### Data for processing:
┌──
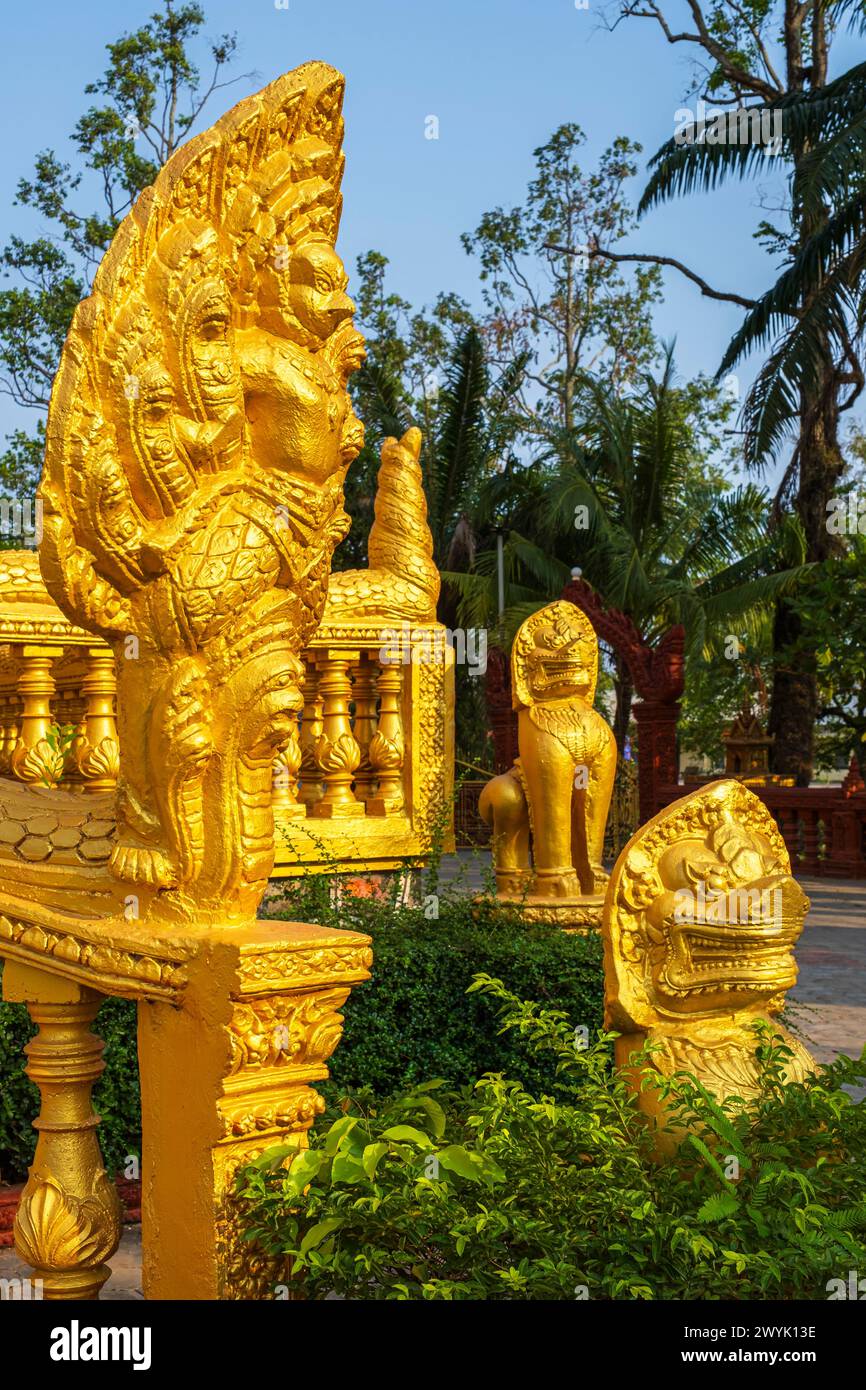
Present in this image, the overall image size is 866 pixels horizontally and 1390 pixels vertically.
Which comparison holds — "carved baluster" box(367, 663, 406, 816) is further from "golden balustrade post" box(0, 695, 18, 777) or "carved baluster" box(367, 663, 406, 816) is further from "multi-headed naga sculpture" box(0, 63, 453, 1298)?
└──
┌──
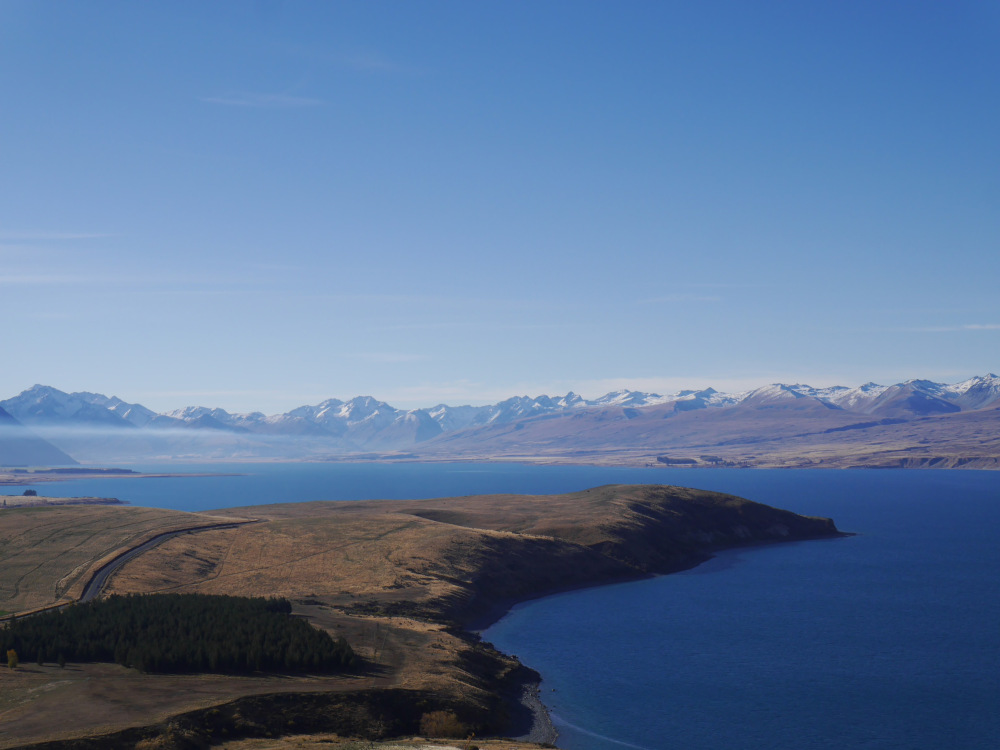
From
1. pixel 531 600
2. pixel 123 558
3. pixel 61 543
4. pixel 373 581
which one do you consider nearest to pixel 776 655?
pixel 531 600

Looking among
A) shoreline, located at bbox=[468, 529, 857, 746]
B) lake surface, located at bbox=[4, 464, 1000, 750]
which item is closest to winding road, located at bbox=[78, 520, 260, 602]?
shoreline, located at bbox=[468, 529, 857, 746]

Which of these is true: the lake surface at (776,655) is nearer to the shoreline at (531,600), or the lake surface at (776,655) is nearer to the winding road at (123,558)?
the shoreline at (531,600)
└──
┌──
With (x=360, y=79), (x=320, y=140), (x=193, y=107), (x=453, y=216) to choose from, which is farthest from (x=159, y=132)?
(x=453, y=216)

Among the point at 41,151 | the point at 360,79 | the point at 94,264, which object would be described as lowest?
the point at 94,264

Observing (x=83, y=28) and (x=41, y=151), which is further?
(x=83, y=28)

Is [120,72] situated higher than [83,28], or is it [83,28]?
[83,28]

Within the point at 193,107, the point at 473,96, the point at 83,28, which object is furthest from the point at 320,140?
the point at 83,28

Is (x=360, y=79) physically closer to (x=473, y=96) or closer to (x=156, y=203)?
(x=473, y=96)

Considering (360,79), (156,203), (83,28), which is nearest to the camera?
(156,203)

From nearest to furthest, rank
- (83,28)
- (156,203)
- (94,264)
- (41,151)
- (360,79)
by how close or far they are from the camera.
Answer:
└──
### The exercise:
Print the lines from the line with "Present in this" through the line with "Which comparison holds", reproducing each one word for word.

### Written reply:
Present in this image, the overall image size is 866 pixels horizontally and 1390 pixels vertically.
Which comparison holds — "carved baluster" box(367, 663, 406, 816) is further from "golden balustrade post" box(0, 695, 18, 777) or "carved baluster" box(367, 663, 406, 816) is further from "multi-headed naga sculpture" box(0, 63, 453, 1298)?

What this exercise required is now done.